Microsoft's AI research division is coming under scrutiny after inadvertently exposing a staggering 38 terabytes of sensitive AI training data. Techcrunch reports that the data, which was meant to be a part of open-source training data on GitHub, included the intended AI models and personal computer backups of Microsoft employees, passwords to various Microsoft services, secret keys, and a vast archive of internal Microsoft Teams messages.
The root cause of this massive exposure was traced back to the use of Azure's “SAS tokens”, which were configured to grant “full control” over the entire storage account, rather than the intended “read-only” access.
Misconfigured SAS Tokens
Shared Access Signature (SAS) tokens are a feature of Microsoft´s Azure Cloud that allows users to create links granting access to an Azure Storage account's data.

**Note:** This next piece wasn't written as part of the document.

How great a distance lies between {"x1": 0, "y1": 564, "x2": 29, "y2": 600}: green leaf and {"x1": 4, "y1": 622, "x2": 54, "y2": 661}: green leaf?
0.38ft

However, when misconfigured, these tokens can pose significant security risks. The Microsoft AI developers, in this case, included an overly permissive SAS token in the URL, which led to the unintended exposure. Cloud security firm Wiz, which discovered the misconfiguration, emphasized the challenges in monitoring and revoking such tokens. They highlighted that due to a lack of centralized management within the Azure portal, these tokens are hard to track. Furthermore, they can be set to last indefinitely, making their use for external sharing a potential security hazard.
Aftermath and Microsoft's Response
Upon discovering the oversight, Wiz promptly reported the issue to Microsoft in June 2023. Microsoft acted swiftly, revoking the SAS token within two days, thereby blocking external access to the Azure storage account. Following an internal investigation, Microsoft confirmed that no customer data was compromised, and no other internal services were jeopardized due to the incident. As a preventive measure, Microsoft expanded GitHub's secret scanning service to monitor public open-source code changes for potential exposure of credentials and other secrets, especially those related to SAS tokens.